Activity
What you print must match the data line for line.

** Opening Supplied material block **

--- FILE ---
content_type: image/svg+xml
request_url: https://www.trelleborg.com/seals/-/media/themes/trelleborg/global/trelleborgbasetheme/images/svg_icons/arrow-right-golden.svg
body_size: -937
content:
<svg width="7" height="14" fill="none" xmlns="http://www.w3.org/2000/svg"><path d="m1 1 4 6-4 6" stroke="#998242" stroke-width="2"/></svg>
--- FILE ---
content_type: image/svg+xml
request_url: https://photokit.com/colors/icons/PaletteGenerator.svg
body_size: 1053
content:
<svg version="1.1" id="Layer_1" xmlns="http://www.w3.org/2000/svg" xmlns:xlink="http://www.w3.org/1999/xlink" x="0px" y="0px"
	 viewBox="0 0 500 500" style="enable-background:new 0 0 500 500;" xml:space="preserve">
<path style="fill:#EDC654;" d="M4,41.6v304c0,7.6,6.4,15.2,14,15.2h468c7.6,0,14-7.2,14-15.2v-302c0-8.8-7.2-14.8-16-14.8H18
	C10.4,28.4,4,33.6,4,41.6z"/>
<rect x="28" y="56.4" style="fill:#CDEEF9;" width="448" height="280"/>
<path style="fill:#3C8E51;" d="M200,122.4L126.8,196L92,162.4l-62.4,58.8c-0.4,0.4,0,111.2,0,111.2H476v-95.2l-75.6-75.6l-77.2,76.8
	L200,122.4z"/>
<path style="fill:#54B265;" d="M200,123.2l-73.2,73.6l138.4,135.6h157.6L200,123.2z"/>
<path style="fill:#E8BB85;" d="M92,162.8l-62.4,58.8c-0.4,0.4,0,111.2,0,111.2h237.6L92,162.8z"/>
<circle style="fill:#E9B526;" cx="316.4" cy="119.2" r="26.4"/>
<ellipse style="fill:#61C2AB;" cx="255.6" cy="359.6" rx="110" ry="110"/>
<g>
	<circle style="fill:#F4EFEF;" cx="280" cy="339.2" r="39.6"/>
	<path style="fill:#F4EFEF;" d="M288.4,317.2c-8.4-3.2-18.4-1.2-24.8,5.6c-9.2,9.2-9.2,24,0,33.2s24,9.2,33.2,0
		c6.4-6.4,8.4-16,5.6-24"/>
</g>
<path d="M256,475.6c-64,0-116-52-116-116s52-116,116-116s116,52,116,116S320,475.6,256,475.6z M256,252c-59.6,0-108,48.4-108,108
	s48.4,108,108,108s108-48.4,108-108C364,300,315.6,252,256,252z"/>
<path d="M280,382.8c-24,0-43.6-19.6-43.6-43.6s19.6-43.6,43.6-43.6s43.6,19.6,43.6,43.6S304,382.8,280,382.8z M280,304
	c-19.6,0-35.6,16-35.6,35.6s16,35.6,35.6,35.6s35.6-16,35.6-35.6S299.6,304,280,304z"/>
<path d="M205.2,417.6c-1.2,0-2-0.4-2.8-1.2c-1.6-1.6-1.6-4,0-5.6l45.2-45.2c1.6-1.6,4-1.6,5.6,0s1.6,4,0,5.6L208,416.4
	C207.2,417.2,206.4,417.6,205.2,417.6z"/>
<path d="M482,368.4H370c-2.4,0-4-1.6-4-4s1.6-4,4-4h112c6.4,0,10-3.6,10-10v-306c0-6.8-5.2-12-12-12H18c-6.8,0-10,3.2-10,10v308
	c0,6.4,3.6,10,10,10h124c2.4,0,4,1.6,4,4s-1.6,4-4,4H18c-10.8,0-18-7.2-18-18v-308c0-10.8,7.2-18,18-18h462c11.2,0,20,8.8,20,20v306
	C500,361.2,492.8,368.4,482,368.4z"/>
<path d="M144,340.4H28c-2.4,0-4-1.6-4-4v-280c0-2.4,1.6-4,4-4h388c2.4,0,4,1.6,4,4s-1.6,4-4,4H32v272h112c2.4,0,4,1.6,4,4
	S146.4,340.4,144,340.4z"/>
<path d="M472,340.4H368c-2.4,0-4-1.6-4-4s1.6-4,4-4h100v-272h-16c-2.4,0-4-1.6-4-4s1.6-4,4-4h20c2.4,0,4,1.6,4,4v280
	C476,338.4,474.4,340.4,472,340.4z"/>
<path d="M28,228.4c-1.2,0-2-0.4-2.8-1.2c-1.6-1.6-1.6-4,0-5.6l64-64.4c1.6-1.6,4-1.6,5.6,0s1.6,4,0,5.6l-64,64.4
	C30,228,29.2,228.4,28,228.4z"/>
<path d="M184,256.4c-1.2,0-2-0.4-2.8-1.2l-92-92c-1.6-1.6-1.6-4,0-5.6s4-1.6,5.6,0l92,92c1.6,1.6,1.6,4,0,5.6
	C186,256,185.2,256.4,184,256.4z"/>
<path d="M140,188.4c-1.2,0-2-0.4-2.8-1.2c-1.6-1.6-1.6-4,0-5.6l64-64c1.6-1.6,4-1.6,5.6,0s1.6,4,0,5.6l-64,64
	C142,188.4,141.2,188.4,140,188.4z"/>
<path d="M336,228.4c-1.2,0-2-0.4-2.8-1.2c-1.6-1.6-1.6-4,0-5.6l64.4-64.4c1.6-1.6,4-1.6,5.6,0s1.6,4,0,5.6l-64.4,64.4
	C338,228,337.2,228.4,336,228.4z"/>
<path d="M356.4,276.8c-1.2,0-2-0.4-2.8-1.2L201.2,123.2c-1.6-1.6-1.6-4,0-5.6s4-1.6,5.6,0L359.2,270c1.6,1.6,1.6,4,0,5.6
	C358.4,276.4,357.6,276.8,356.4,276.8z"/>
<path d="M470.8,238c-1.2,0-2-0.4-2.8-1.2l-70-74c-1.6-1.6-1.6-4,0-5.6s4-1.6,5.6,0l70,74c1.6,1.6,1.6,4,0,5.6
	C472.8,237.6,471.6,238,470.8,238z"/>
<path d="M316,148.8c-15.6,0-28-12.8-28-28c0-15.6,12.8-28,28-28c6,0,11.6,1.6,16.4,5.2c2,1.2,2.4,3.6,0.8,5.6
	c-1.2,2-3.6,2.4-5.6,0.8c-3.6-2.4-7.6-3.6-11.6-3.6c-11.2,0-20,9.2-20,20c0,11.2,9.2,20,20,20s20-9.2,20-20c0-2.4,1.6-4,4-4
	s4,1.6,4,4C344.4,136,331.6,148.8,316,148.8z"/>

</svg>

** Closing Supplied material block **

Answer for the task
--- FILE ---
content_type: image/svg+xml
request_url: https://www.trelleborg.com/seals/-/media/themes/trelleborg/global/trelleborgbasetheme/images/svg_icons/arrow-right-golden.svg
body_size: -937
content:
<svg width="7" height="14" fill="none" xmlns="http://www.w3.org/2000/svg"><path d="m1 1 4 6-4 6" stroke="#998242" stroke-width="2"/></svg>
--- FILE ---
content_type: image/svg+xml
request_url: https://photokit.com/colors/icons/PaletteGenerator.svg
body_size: 1053
content:
<svg version="1.1" id="Layer_1" xmlns="http://www.w3.org/2000/svg" xmlns:xlink="http://www.w3.org/1999/xlink" x="0px" y="0px"
	 viewBox="0 0 500 500" style="enable-background:new 0 0 500 500;" xml:space="preserve">
<path style="fill:#EDC654;" d="M4,41.6v304c0,7.6,6.4,15.2,14,15.2h468c7.6,0,14-7.2,14-15.2v-302c0-8.8-7.2-14.8-16-14.8H18
	C10.4,28.4,4,33.6,4,41.6z"/>
<rect x="28" y="56.4" style="fill:#CDEEF9;" width="448" height="280"/>
<path style="fill:#3C8E51;" d="M200,122.4L126.8,196L92,162.4l-62.4,58.8c-0.4,0.4,0,111.2,0,111.2H476v-95.2l-75.6-75.6l-77.2,76.8
	L200,122.4z"/>
<path style="fill:#54B265;" d="M200,123.2l-73.2,73.6l138.4,135.6h157.6L200,123.2z"/>
<path style="fill:#E8BB85;" d="M92,162.8l-62.4,58.8c-0.4,0.4,0,111.2,0,111.2h237.6L92,162.8z"/>
<circle style="fill:#E9B526;" cx="316.4" cy="119.2" r="26.4"/>
<ellipse style="fill:#61C2AB;" cx="255.6" cy="359.6" rx="110" ry="110"/>
<g>
	<circle style="fill:#F4EFEF;" cx="280" cy="339.2" r="39.6"/>
	<path style="fill:#F4EFEF;" d="M288.4,317.2c-8.4-3.2-18.4-1.2-24.8,5.6c-9.2,9.2-9.2,24,0,33.2s24,9.2,33.2,0
		c6.4-6.4,8.4-16,5.6-24"/>
</g>
<path d="M256,475.6c-64,0-116-52-116-116s52-116,116-116s116,52,116,116S320,475.6,256,475.6z M256,252c-59.6,0-108,48.4-108,108
	s48.4,108,108,108s108-48.4,108-108C364,300,315.6,252,256,252z"/>
<path d="M280,382.8c-24,0-43.6-19.6-43.6-43.6s19.6-43.6,43.6-43.6s43.6,19.6,43.6,43.6S304,382.8,280,382.8z M280,304
	c-19.6,0-35.6,16-35.6,35.6s16,35.6,35.6,35.6s35.6-16,35.6-35.6S299.6,304,280,304z"/>
<path d="M205.2,417.6c-1.2,0-2-0.4-2.8-1.2c-1.6-1.6-1.6-4,0-5.6l45.2-45.2c1.6-1.6,4-1.6,5.6,0s1.6,4,0,5.6L208,416.4
	C207.2,417.2,206.4,417.6,205.2,417.6z"/>
<path d="M482,368.4H370c-2.4,0-4-1.6-4-4s1.6-4,4-4h112c6.4,0,10-3.6,10-10v-306c0-6.8-5.2-12-12-12H18c-6.8,0-10,3.2-10,10v308
	c0,6.4,3.6,10,10,10h124c2.4,0,4,1.6,4,4s-1.6,4-4,4H18c-10.8,0-18-7.2-18-18v-308c0-10.8,7.2-18,18-18h462c11.2,0,20,8.8,20,20v306
	C500,361.2,492.8,368.4,482,368.4z"/>
<path d="M144,340.4H28c-2.4,0-4-1.6-4-4v-280c0-2.4,1.6-4,4-4h388c2.4,0,4,1.6,4,4s-1.6,4-4,4H32v272h112c2.4,0,4,1.6,4,4
	S146.4,340.4,144,340.4z"/>
<path d="M472,340.4H368c-2.4,0-4-1.6-4-4s1.6-4,4-4h100v-272h-16c-2.4,0-4-1.6-4-4s1.6-4,4-4h20c2.4,0,4,1.6,4,4v280
	C476,338.4,474.4,340.4,472,340.4z"/>
<path d="M28,228.4c-1.2,0-2-0.4-2.8-1.2c-1.6-1.6-1.6-4,0-5.6l64-64.4c1.6-1.6,4-1.6,5.6,0s1.6,4,0,5.6l-64,64.4
	C30,228,29.2,228.4,28,228.4z"/>
<path d="M184,256.4c-1.2,0-2-0.4-2.8-1.2l-92-92c-1.6-1.6-1.6-4,0-5.6s4-1.6,5.6,0l92,92c1.6,1.6,1.6,4,0,5.6
	C186,256,185.2,256.4,184,256.4z"/>
<path d="M140,188.4c-1.2,0-2-0.4-2.8-1.2c-1.6-1.6-1.6-4,0-5.6l64-64c1.6-1.6,4-1.6,5.6,0s1.6,4,0,5.6l-64,64
	C142,188.4,141.2,188.4,140,188.4z"/>
<path d="M336,228.4c-1.2,0-2-0.4-2.8-1.2c-1.6-1.6-1.6-4,0-5.6l64.4-64.4c1.6-1.6,4-1.6,5.6,0s1.6,4,0,5.6l-64.4,64.4
	C338,228,337.2,228.4,336,228.4z"/>
<path d="M356.4,276.8c-1.2,0-2-0.4-2.8-1.2L201.2,123.2c-1.6-1.6-1.6-4,0-5.6s4-1.6,5.6,0L359.2,270c1.6,1.6,1.6,4,0,5.6
	C358.4,276.4,357.6,276.8,356.4,276.8z"/>
<path d="M470.8,238c-1.2,0-2-0.4-2.8-1.2l-70-74c-1.6-1.6-1.6-4,0-5.6s4-1.6,5.6,0l70,74c1.6,1.6,1.6,4,0,5.6
	C472.8,237.6,471.6,238,470.8,238z"/>
<path d="M316,148.8c-15.6,0-28-12.8-28-28c0-15.6,12.8-28,28-28c6,0,11.6,1.6,16.4,5.2c2,1.2,2.4,3.6,0.8,5.6
	c-1.2,2-3.6,2.4-5.6,0.8c-3.6-2.4-7.6-3.6-11.6-3.6c-11.2,0-20,9.2-20,20c0,11.2,9.2,20,20,20s20-9.2,20-20c0-2.4,1.6-4,4-4
	s4,1.6,4,4C344.4,136,331.6,148.8,316,148.8z"/>

</svg>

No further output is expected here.